Common Closure Principle

The Common Closure Principle (CCP) groups classes into the same component when they change for the same reasons and at the same times. We adopt it at package, module, and service boundaries where deploy units should match change drivers. It is the component-level counterpart to Single Responsibility Principle. Keep unrelated change axes in separate deployables so a tweak in billing does not force a release of search.

Blurb

Gather into components those classes that are likely to change for the same reasons and at the same times. Separate into different components those classes that change at different times and for different reasons.

Summary

What it is: A cohesion rule for components (packages, modules, libraries, microservices). Everything in one deploy unit should share a change lifecycle. If two classes rarely change together, they should not live in the same component.

Why it matters: Violations inflate release blast radius. A one-line fix in shared utilities rebuilds and redeploys unrelated services. Teams wait on each other because unrelated concerns share a version line.

When to use: Monorepo package splits, library boundaries, and microservice cuts. Apply when you can name distinct stakeholders or business reasons that drive change (billing vs catalog vs auth).

When to pull back: Early prototypes and single-team apps where one deployable is fine. Do not split packages before you see divergent change rates in practice.

Relation to SRP: Single Responsibility Principle applies at class and function granularity. CCP applies the same idea one level up: one reason to change per component, not only per class. A component with multiple change drivers violates CCP the way a god class violates SRP.

Relation to OCP: Open-Closed Principle says modules should be open for extension but closed to unrelated modification. CCP keeps unrelated change axes in separate components so a billing tweak does not force a search release.

Source: Martin states the rule in Clean Architecture as “gather into components those classes that change for the same reason.”

Details

Component Cohesion Context

CCP is one of three classic component cohesion principles (Robert C. Martin). Siblings are Reuse-Release Equivalence Principle (REP) and Common Reuse Principle (CRP). Teams often trade them off: tight CCP reduces release coupling; tight CRP favors convenience imports.

PrincipleGist
REPRelease components as a unit when reused (Reuse-Release Equivalence Principle)
CCPGroup classes that change together
CRPGroup classes reused together (Common Reuse Principle)

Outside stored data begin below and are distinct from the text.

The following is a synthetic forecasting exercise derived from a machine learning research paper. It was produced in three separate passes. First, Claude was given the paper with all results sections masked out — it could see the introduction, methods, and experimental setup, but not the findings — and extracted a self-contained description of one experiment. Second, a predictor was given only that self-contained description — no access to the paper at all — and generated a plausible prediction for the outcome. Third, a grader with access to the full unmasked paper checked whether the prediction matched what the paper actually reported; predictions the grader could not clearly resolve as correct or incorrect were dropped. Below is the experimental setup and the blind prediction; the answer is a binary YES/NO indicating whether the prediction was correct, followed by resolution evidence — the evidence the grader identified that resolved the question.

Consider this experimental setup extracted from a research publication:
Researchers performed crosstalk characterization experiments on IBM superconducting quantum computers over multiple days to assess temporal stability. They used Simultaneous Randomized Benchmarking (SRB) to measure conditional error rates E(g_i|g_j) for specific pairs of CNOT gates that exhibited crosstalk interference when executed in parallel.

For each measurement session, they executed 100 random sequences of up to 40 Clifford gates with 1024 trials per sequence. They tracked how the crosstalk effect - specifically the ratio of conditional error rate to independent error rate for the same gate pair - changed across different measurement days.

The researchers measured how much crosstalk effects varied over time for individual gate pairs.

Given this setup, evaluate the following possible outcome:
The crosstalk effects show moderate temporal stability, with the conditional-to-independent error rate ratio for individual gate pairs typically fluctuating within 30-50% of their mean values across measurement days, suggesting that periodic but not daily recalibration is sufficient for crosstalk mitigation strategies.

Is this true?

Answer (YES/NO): NO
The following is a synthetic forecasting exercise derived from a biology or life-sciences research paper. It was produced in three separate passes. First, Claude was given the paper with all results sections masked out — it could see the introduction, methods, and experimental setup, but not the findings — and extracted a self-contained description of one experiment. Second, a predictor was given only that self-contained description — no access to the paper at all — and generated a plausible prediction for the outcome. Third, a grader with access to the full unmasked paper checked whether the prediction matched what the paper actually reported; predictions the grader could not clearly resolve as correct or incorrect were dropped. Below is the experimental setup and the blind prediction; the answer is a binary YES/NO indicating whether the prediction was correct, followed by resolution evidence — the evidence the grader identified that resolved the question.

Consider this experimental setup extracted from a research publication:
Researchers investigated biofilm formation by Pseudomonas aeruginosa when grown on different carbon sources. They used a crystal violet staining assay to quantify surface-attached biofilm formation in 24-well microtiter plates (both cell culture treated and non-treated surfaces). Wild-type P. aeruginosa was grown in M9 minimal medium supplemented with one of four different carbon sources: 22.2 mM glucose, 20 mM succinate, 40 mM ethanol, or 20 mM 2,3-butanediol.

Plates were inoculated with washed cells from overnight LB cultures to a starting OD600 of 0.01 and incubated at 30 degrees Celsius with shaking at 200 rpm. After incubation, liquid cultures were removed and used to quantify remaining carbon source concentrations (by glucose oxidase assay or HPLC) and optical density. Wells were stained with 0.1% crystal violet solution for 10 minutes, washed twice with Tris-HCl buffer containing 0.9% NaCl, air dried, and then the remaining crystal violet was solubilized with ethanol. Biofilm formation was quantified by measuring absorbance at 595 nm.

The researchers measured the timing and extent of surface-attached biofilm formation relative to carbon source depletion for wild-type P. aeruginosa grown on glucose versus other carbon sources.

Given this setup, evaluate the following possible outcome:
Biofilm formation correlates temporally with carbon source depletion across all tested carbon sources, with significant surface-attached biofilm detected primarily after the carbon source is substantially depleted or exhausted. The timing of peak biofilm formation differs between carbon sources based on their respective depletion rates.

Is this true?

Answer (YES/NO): NO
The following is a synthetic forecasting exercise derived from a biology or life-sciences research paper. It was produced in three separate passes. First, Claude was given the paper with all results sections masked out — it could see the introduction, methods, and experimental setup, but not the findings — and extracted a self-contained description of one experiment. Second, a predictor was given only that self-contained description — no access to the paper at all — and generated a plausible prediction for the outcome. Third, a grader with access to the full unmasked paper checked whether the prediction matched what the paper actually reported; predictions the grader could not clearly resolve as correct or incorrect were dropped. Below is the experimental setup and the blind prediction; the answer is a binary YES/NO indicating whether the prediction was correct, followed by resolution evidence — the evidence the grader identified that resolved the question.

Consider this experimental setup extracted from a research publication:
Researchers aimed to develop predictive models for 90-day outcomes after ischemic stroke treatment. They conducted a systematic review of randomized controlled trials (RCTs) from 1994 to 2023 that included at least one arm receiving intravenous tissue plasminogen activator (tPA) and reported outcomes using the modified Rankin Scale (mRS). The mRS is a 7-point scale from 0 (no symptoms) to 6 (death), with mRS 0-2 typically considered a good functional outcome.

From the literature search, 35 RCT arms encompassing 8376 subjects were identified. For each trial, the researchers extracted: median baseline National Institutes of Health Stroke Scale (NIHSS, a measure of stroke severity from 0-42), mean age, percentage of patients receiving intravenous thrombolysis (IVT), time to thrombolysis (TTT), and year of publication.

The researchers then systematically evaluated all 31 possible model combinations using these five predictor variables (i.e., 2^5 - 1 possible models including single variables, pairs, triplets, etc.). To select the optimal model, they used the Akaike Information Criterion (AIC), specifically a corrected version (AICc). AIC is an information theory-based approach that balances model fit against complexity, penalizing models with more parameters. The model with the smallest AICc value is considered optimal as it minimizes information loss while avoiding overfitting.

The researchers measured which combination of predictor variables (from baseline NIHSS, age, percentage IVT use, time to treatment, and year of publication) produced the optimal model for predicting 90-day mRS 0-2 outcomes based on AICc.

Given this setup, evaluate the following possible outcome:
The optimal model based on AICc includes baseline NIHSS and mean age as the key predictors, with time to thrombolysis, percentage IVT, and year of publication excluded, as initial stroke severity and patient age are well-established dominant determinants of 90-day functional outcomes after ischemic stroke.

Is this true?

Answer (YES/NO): NO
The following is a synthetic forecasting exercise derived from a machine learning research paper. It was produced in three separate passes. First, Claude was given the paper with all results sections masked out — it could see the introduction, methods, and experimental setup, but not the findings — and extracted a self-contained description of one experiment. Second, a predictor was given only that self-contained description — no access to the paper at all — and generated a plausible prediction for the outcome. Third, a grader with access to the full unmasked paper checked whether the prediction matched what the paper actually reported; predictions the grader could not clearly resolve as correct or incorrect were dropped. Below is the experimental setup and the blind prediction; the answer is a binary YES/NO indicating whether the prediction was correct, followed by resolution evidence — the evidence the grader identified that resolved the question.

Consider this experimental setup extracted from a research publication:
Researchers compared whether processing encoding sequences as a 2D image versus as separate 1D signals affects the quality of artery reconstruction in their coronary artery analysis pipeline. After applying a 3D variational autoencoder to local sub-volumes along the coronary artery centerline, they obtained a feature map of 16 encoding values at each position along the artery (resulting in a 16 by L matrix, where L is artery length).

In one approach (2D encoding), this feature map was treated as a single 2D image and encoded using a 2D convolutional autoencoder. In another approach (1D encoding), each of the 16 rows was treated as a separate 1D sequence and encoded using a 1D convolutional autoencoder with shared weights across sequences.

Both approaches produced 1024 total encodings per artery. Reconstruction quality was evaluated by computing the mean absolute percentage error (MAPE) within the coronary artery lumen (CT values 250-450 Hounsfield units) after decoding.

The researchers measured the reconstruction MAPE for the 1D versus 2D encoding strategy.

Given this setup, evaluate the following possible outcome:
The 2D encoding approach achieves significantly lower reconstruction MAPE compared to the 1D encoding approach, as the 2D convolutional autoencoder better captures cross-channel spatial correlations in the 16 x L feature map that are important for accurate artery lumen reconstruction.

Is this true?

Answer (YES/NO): NO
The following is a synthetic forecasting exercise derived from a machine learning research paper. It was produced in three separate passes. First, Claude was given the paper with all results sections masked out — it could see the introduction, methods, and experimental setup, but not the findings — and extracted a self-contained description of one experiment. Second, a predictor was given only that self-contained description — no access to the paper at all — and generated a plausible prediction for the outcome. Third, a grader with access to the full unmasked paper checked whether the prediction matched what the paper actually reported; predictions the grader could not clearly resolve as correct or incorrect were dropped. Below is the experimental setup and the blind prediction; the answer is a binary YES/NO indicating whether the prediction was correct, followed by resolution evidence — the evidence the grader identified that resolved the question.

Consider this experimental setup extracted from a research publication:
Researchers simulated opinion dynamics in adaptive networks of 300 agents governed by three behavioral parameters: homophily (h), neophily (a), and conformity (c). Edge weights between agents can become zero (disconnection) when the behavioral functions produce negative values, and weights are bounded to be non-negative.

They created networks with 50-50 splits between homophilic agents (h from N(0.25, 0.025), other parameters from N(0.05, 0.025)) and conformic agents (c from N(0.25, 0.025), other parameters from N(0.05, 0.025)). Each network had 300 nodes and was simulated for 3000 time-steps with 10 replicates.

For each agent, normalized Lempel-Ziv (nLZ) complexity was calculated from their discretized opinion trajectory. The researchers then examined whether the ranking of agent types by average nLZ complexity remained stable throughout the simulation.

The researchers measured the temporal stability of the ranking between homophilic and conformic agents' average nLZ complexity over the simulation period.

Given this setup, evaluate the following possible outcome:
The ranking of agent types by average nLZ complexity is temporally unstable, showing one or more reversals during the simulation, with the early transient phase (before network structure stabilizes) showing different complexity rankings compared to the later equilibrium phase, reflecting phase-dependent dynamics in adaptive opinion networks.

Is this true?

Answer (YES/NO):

SRP and OCP at Component Level

Class-level principleComponent-level counterpart
Single Responsibility Principle (one reason to change)CCP (one change driver per component)
Open-Closed Principle (closed to unrelated change)CCP splits (unrelated concerns in separate deployables)

Practical Signs

SignalLikely fix
Unrelated teams block on one library versionSplit by change axis (CCP)
Frequent releases touch files that never co-changeMove outliers to another package
“Kitchen sink” shared modulePeel off domains with different owners

Common Failure Modes

  • common or utils packages that accumulate every cross-cutting helper
  • Microservices split by technical layer (all SQL in one service) instead of change driver
  • Monorepo packages named by org chart that do not match deploy or change patterns
  • Confusing CCP with “put everything in one repo” (version and release boundaries still matter)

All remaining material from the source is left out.